Begin Entries shown

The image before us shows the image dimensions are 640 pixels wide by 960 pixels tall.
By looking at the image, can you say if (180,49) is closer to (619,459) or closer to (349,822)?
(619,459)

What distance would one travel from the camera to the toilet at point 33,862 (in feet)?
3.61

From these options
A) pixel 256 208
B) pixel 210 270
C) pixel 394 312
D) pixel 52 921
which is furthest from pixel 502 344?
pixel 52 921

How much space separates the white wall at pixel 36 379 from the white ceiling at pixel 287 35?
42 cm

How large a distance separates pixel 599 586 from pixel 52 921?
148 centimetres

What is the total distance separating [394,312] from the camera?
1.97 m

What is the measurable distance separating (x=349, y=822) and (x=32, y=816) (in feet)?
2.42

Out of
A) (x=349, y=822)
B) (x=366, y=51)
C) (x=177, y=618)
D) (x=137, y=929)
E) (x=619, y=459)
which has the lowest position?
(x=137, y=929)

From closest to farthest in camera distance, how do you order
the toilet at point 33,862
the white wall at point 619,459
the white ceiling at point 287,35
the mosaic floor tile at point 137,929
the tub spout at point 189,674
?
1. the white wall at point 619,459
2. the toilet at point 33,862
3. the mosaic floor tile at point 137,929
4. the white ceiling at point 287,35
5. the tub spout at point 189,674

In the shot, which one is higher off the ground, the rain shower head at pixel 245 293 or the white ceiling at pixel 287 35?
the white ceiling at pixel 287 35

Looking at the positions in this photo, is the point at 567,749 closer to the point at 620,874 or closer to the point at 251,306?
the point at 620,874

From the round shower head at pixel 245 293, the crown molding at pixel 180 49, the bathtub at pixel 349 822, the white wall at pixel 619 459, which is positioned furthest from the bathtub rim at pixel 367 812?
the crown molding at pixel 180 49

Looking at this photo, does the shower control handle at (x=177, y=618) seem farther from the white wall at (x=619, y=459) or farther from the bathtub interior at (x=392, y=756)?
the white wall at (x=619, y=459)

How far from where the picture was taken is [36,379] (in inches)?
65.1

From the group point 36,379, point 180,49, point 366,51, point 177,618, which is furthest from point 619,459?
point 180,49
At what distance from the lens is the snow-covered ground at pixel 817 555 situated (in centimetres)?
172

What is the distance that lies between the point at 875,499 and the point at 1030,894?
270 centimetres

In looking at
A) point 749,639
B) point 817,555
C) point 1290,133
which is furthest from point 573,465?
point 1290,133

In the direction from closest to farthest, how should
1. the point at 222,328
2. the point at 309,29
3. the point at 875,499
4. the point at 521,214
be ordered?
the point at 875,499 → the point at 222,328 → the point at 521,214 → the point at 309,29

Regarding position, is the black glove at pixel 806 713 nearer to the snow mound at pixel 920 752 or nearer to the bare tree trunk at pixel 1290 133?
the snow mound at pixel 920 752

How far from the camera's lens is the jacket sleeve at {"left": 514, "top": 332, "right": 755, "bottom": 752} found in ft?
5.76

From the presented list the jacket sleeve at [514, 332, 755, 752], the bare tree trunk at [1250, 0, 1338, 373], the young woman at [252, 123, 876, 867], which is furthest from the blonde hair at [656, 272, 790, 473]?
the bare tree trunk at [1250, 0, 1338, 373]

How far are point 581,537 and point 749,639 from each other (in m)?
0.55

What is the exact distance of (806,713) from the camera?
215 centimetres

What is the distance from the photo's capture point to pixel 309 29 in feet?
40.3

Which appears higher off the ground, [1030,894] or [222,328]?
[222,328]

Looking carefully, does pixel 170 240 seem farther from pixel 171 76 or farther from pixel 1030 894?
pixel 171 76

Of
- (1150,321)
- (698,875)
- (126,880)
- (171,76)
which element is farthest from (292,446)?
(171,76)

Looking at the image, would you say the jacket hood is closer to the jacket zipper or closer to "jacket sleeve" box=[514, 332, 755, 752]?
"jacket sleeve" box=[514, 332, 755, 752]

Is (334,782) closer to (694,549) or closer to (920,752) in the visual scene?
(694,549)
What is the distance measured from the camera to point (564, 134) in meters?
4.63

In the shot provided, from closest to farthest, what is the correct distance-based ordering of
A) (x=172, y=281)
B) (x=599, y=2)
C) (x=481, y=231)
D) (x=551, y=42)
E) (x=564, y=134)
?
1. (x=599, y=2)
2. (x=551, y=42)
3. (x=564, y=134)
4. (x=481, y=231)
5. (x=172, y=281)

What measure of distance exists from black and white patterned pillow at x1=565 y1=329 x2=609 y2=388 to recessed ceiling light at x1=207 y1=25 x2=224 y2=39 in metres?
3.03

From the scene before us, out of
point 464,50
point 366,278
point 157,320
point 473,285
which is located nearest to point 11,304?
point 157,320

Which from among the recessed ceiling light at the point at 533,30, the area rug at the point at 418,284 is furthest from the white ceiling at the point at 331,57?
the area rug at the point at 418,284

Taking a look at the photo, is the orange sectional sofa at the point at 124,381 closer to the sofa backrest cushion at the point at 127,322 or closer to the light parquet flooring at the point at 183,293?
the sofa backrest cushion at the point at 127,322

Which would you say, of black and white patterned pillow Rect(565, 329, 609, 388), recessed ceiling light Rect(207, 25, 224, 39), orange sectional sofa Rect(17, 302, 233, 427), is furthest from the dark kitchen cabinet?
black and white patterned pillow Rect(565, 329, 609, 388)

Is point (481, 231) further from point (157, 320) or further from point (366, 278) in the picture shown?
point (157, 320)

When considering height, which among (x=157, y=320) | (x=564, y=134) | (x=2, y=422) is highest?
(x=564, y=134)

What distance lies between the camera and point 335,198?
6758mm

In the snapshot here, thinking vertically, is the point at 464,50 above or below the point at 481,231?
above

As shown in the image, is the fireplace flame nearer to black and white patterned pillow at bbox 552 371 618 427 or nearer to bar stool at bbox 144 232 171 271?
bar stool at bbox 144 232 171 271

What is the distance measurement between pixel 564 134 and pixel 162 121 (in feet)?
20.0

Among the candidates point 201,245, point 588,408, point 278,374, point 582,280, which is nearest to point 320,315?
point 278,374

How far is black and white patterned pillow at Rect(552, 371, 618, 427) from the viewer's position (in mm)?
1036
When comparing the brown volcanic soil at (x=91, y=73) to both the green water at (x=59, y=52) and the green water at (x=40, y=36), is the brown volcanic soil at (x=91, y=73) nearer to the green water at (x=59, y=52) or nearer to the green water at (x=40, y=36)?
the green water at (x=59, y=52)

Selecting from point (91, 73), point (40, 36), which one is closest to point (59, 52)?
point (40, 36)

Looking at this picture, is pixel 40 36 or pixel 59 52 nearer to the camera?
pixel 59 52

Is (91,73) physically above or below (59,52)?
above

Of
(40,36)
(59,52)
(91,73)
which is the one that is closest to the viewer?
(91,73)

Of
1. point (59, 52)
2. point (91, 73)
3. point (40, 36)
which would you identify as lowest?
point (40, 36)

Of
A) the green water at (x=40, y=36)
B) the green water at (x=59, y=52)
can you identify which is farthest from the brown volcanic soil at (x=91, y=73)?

End Entries shown

Lay out every line of the items above as a numbered list, omitting the blank lines.

# Written response
1. The image before us shows the image dimensions are 640 pixels wide by 960 pixels tall.
2. By looking at the image, can you say if (180,49) is closer to (619,459) or closer to (349,822)?
3. (619,459)
4. What distance would one travel from the camera to the toilet at point 33,862 (in feet)?
5. 3.61
6. From these options
7. A) pixel 256 208
8. B) pixel 210 270
9. C) pixel 394 312
10. D) pixel 52 921
11. which is furthest from pixel 502 344?
12. pixel 52 921
13. How much space separates the white wall at pixel 36 379 from the white ceiling at pixel 287 35?
14. 42 cm
15. How large a distance separates pixel 599 586 from pixel 52 921?
16. 148 centimetres
17. What is the total distance separating [394,312] from the camera?
18. 1.97 m
19. What is the measurable distance separating (x=349, y=822) and (x=32, y=816) (in feet)?
20. 2.42
21. Out of
22. A) (x=349, y=822)
23. B) (x=366, y=51)
24. C) (x=177, y=618)
25. D) (x=137, y=929)
26. E) (x=619, y=459)
27. which has the lowest position?
28. (x=137, y=929)
29. From closest to farthest in camera distance, how do you order
30. the toilet at point 33,862
31. the white wall at point 619,459
32. the white ceiling at point 287,35
33. the mosaic floor tile at point 137,929
34. the tub spout at point 189,674
35. ?
36. 1. the white wall at point 619,459
37. 2. the toilet at point 33,862
38. 3. the mosaic floor tile at point 137,929
39. 4. the white ceiling at point 287,35
40. 5. the tub spout at point 189,674
41. In the shot, which one is higher off the ground, the rain shower head at pixel 245 293 or the white ceiling at pixel 287 35?
42. the white ceiling at pixel 287 35
43. Looking at the positions in this photo, is the point at 567,749 closer to the point at 620,874 or closer to the point at 251,306?
44. the point at 620,874
45. From the round shower head at pixel 245 293, the crown molding at pixel 180 49, the bathtub at pixel 349 822, the white wall at pixel 619 459, which is positioned furthest from the bathtub rim at pixel 367 812?
46. the crown molding at pixel 180 49
47. Looking at this photo, does the shower control handle at (x=177, y=618) seem farther from the white wall at (x=619, y=459) or farther from the bathtub interior at (x=392, y=756)?
48. the white wall at (x=619, y=459)
49. How far from where the picture was taken is [36,379] (in inches)?
50. 65.1
51. From the group point 36,379, point 180,49, point 366,51, point 177,618, which is furthest from point 619,459?
52. point 180,49
53. At what distance from the lens is the snow-covered ground at pixel 817 555 situated (in centimetres)?
54. 172
55. What is the distance that lies between the point at 875,499 and the point at 1030,894?
56. 270 centimetres
57. In looking at
58. A) point 749,639
59. B) point 817,555
60. C) point 1290,133
61. which is furthest from point 573,465?
62. point 1290,133
63. In the direction from closest to farthest, how should
64. 1. the point at 222,328
65. 2. the point at 309,29
66. 3. the point at 875,499
67. 4. the point at 521,214
68. be ordered?
69. the point at 875,499 → the point at 222,328 → the point at 521,214 → the point at 309,29
70. Regarding position, is the black glove at pixel 806 713 nearer to the snow mound at pixel 920 752 or nearer to the bare tree trunk at pixel 1290 133?
71. the snow mound at pixel 920 752
72. How far from the camera's lens is the jacket sleeve at {"left": 514, "top": 332, "right": 755, "bottom": 752} found in ft?
73. 5.76
74. From the presented list the jacket sleeve at [514, 332, 755, 752], the bare tree trunk at [1250, 0, 1338, 373], the young woman at [252, 123, 876, 867], which is furthest from the blonde hair at [656, 272, 790, 473]?
75. the bare tree trunk at [1250, 0, 1338, 373]
76. How far are point 581,537 and point 749,639 from each other (in m)?
77. 0.55
78. What is the exact distance of (806,713) from the camera?
79. 215 centimetres
80. What is the distance from the photo's capture point to pixel 309 29 in feet?
81. 40.3
82. Which appears higher off the ground, [1030,894] or [222,328]?
83. [222,328]
84. Looking carefully, does pixel 170 240 seem farther from pixel 171 76 or farther from pixel 1030 894?
85. pixel 171 76
86. Of
87. - (1150,321)
88. - (698,875)
89. - (126,880)
90. - (171,76)
91. which element is farthest from (292,446)?
92. (171,76)
93. Looking at the image, would you say the jacket hood is closer to the jacket zipper or closer to "jacket sleeve" box=[514, 332, 755, 752]?
94. "jacket sleeve" box=[514, 332, 755, 752]
95. Is (334,782) closer to (694,549) or closer to (920,752) in the visual scene?
96. (694,549)
97. What is the distance measured from the camera to point (564, 134) in meters?
98. 4.63
99. In the shot provided, from closest to farthest, what is the correct distance-based ordering of
100. A) (x=172, y=281)
101. B) (x=599, y=2)
102. C) (x=481, y=231)
103. D) (x=551, y=42)
104. E) (x=564, y=134)
105. ?
106. 1. (x=599, y=2)
107. 2. (x=551, y=42)
108. 3. (x=564, y=134)
109. 4. (x=481, y=231)
110. 5. (x=172, y=281)
111. What measure of distance exists from black and white patterned pillow at x1=565 y1=329 x2=609 y2=388 to recessed ceiling light at x1=207 y1=25 x2=224 y2=39 in metres?
112. 3.03
113. From the scene before us, out of
114. point 464,50
115. point 366,278
116. point 157,320
117. point 473,285
118. which is located nearest to point 11,304?
119. point 157,320
120. Which from among the recessed ceiling light at the point at 533,30, the area rug at the point at 418,284 is furthest from the white ceiling at the point at 331,57?
121. the area rug at the point at 418,284
122. Taking a look at the photo, is the orange sectional sofa at the point at 124,381 closer to the sofa backrest cushion at the point at 127,322 or closer to the light parquet flooring at the point at 183,293?
123. the sofa backrest cushion at the point at 127,322
124. Which would you say, of black and white patterned pillow Rect(565, 329, 609, 388), recessed ceiling light Rect(207, 25, 224, 39), orange sectional sofa Rect(17, 302, 233, 427), is furthest from the dark kitchen cabinet?
125. black and white patterned pillow Rect(565, 329, 609, 388)
126. Is point (481, 231) further from point (157, 320) or further from point (366, 278) in the picture shown?
127. point (157, 320)
128. When considering height, which among (x=157, y=320) | (x=564, y=134) | (x=2, y=422) is highest?
129. (x=564, y=134)
130. What distance lies between the camera and point 335,198?
131. 6758mm
132. In the snapshot here, thinking vertically, is the point at 464,50 above or below the point at 481,231?
133. above
134. As shown in the image, is the fireplace flame nearer to black and white patterned pillow at bbox 552 371 618 427 or nearer to bar stool at bbox 144 232 171 271?
135. bar stool at bbox 144 232 171 271
136. What is the distance measurement between pixel 564 134 and pixel 162 121 (in feet)?
137. 20.0
138. Among the candidates point 201,245, point 588,408, point 278,374, point 582,280, which is nearest to point 320,315?
139. point 278,374
140. How far is black and white patterned pillow at Rect(552, 371, 618, 427) from the viewer's position (in mm)?
141. 1036
142. When comparing the brown volcanic soil at (x=91, y=73) to both the green water at (x=59, y=52) and the green water at (x=40, y=36), is the brown volcanic soil at (x=91, y=73) nearer to the green water at (x=59, y=52) or nearer to the green water at (x=40, y=36)?
143. the green water at (x=59, y=52)
144. Selecting from point (91, 73), point (40, 36), which one is closest to point (59, 52)?
145. point (40, 36)
146. Looking at this picture, is pixel 40 36 or pixel 59 52 nearer to the camera?
147. pixel 59 52
148. Is (91,73) physically above or below (59,52)?
149. above
150. Of
151. (40,36)
152. (59,52)
153. (91,73)
154. which is the one that is closest to the viewer?
155. (91,73)
156. Of
157. 1. point (59, 52)
158. 2. point (91, 73)
159. 3. point (40, 36)
160. which would you identify as lowest?
161. point (40, 36)
162. Of
163. A) the green water at (x=40, y=36)
164. B) the green water at (x=59, y=52)
165. can you identify which is farthest from the brown volcanic soil at (x=91, y=73)?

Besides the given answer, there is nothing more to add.